Losers in Kemsa deal win Global Fund nets contract

National Treasury Principal Secretary Chris Kiptoo

National Treasury Principal Secretary Chris Kiptoo.

Photo credit: Lucy Wanjiru | Nation Media Group

The Global Fund awarded the contract for procurement of Sh3.7 billion mosquito nets to two firms that failed in the bid that was floated by the Kenya Medical Supplies Authority (Kemsa), MPs heard on Wednesday, July 12.

The two firms were among the 17 companies that were unsuccessful bidders at Kemsa but were awarded the tender to supply the polyethene and polyester nets under the Global Fund Pooled Mechanism website (Wambo.org).

Treasury Principal Secretary Chris Kiptoo told the Senate committee on Health that the Global Fund has since awarded two manufacturers — A to Z Textiles Mills Ltd and Tianjin Yorkool International Trading Co. Ltd — to supply the anti-mosquito nets.

“These are among Global Fund prequalified suppliers. These two manufacturers are part of the initial 17 bidders in the tender no.
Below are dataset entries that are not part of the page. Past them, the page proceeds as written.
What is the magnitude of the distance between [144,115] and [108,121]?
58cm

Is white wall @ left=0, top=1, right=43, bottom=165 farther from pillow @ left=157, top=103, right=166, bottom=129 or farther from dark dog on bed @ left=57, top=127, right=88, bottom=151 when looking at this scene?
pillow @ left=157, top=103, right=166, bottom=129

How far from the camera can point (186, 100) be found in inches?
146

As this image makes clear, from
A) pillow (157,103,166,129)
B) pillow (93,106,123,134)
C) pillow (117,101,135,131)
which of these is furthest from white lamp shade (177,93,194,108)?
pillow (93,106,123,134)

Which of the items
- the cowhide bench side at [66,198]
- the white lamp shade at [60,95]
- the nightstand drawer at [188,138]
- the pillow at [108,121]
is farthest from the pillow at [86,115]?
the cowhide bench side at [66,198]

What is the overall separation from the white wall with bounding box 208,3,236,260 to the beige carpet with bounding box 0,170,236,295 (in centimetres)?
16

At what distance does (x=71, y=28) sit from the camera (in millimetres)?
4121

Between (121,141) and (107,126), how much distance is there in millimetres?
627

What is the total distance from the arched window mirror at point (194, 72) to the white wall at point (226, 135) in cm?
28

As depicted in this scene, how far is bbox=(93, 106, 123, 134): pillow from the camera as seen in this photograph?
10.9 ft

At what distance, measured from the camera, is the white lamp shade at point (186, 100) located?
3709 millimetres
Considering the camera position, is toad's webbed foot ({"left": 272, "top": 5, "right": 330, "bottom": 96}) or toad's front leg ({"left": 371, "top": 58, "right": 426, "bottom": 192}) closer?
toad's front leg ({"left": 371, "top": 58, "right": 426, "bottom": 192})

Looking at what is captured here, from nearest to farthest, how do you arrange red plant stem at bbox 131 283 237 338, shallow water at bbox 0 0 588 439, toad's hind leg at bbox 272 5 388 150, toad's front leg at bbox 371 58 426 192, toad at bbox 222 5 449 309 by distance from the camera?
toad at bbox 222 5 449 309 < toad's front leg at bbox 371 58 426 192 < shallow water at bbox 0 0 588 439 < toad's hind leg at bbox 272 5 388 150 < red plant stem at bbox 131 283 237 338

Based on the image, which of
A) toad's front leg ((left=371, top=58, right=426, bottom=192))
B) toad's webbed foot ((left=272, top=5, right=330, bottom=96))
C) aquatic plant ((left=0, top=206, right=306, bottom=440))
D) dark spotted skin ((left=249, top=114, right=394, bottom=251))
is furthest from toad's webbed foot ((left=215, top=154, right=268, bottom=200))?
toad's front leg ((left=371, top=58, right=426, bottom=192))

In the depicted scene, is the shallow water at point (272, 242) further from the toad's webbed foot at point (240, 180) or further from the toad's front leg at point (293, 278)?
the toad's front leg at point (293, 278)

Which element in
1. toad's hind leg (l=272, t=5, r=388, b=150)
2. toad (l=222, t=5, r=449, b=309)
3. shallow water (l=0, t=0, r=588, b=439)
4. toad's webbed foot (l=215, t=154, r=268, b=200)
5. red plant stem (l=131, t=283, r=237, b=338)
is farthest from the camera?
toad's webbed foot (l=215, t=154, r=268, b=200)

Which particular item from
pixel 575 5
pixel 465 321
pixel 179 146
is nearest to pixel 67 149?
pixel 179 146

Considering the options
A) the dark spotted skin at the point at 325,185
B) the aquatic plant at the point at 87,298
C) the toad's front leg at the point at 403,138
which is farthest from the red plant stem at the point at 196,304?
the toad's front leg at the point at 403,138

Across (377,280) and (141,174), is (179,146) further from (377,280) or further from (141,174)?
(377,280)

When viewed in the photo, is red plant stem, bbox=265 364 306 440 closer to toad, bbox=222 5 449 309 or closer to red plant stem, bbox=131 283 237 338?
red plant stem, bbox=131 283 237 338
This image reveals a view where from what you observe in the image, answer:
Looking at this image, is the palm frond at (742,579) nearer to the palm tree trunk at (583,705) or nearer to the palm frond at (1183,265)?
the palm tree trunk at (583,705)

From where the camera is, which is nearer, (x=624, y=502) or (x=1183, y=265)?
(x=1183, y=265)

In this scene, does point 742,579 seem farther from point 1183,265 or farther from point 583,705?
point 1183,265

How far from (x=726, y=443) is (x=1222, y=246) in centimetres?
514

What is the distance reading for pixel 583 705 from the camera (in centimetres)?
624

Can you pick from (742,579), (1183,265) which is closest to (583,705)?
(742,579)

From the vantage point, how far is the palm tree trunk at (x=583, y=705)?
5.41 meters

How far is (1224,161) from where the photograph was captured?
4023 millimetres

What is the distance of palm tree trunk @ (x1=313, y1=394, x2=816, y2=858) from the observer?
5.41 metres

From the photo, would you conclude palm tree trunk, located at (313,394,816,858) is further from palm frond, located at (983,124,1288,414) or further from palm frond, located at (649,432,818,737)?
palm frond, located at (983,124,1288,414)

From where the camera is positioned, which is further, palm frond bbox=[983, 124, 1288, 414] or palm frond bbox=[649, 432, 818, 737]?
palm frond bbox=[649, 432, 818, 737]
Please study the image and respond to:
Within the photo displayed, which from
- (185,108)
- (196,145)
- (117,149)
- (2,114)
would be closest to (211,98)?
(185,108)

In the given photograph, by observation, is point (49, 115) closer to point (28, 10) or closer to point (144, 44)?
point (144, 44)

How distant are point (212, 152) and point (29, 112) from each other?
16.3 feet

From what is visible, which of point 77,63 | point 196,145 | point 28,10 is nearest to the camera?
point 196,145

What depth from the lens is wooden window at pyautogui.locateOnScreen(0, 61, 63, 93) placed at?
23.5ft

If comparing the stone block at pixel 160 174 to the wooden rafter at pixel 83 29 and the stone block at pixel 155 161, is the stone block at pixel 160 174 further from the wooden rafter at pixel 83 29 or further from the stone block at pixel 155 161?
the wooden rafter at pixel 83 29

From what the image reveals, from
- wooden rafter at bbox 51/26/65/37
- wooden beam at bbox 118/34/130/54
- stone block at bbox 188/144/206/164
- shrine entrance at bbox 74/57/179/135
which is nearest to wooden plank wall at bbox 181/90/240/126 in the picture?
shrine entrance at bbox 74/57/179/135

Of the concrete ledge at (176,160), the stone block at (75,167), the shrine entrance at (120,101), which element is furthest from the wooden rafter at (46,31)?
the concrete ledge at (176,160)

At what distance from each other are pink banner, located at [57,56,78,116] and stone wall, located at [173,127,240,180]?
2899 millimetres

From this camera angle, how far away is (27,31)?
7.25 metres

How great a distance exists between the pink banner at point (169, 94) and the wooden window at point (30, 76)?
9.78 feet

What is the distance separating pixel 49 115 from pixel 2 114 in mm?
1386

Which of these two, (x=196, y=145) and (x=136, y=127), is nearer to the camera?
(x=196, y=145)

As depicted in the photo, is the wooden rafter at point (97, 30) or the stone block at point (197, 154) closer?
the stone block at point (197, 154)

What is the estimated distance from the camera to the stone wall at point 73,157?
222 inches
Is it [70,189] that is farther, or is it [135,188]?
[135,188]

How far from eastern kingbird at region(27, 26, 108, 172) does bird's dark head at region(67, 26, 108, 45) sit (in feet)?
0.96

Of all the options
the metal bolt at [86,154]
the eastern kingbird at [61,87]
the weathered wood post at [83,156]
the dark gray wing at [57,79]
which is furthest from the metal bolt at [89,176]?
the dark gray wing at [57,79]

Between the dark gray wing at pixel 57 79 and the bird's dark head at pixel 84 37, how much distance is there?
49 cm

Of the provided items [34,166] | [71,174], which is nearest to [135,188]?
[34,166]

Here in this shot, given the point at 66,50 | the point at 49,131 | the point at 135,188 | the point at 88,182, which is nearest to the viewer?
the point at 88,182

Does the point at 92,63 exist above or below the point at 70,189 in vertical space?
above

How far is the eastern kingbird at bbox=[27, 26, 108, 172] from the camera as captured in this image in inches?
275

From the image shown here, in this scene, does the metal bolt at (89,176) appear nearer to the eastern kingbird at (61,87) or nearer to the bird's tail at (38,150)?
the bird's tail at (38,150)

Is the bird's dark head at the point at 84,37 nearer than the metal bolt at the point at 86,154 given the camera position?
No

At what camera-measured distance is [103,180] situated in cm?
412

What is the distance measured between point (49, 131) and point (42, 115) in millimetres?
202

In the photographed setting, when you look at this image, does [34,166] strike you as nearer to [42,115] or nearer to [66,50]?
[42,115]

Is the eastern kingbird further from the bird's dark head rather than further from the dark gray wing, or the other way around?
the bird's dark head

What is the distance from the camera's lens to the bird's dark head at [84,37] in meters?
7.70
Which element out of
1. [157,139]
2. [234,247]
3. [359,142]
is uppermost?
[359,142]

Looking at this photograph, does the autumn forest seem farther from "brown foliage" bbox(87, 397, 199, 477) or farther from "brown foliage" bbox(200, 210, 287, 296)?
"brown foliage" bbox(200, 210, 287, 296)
GF ATM MAL NFM 2022/2023 OIT-02 for the supply of long lasting insecticide nets (LLINS),” Dr Kiptoo said.

The Global Fund had floated the multi-billion shilling tender for the provision of 10.2 million nets to be distributed from November this year to July next year as part of the fight against malaria.

Global Fund cancelled the tender that Kemsa was to award for the supply of mosquito nets, citing procurement irregularities.

The fund nullified the tender on grounds that they failed to meet the mandatory documentation requirement and offered it directly to its own procurement wing, Wambo.org.

Dr Kiptoo said Global Fund has a right to conduct its own procurement processes if it is dissatisfied with the tendering undertaken by Kemsa.

“The Global Fund did the procurement because it felt that the evaluation criteria used by Kemsa was not fair to all bidders,” he said. “The Fund has a right to carry out its own procurement if it does not trust our procurement processes.”

Dr Kiptoo revealed that several other donor agencies, including the Usaid and UK Aid, have opted to procure themselves for projects they finance in the country.

“There is no money to the government directly from Usaid and UK Aid. They give us money and do the procurement. If the Global Fund finds that it can’t trust our procurement system in the case of Kemsa, then they have a right.”

Dr Kiptoo appeared before the committee chaired by Uasin Gishu Senator Jackson Mandago which is probing the failed mosquito nets tender.

He said Kenya has benefited from Global Fund funding since inception in 2002, with the country having signed grants worth $2 billion, committed $1.69 billion and disbursed $1.67 billion so far.

Dr Kiptoo said the National Treasury administers all grants from the Global Fund and not the Ministry of Health, which is the user department or Kemsa, which is the procuring agent.

“All communication from the Ministry of Health to Kemsa must pass through the Treasury and then we relay it to Kemsa,” Dr Kiptoo said. “It was wrong for the PS, Ms Mburu, to write directly to Kemsa on the issue of specifications of the mosquito nets in the advertised tender.”

Then Public Health PS Josephine Mburu had on February 22, 2023 written to then Kemsa CEO Terry Ramadhani drawing attention to inconsistencies in the technical specifications of the bed nets to be procured, leading to extension of the tender closing dates by two weeks from February 23, 2023.

Dr Kiptoo said the letter to Kemsa questioning the technical specifications should have been forwarded to the Global Fund team at the Treasury for review and onward transmission to Kemsa.

The PS said the Treasury is implementing e-procurement for common user items starting with 10 institutions from this month.

“We intend to move the entire government to e-procurement to remove human interference with tendering by July 2024,” he said.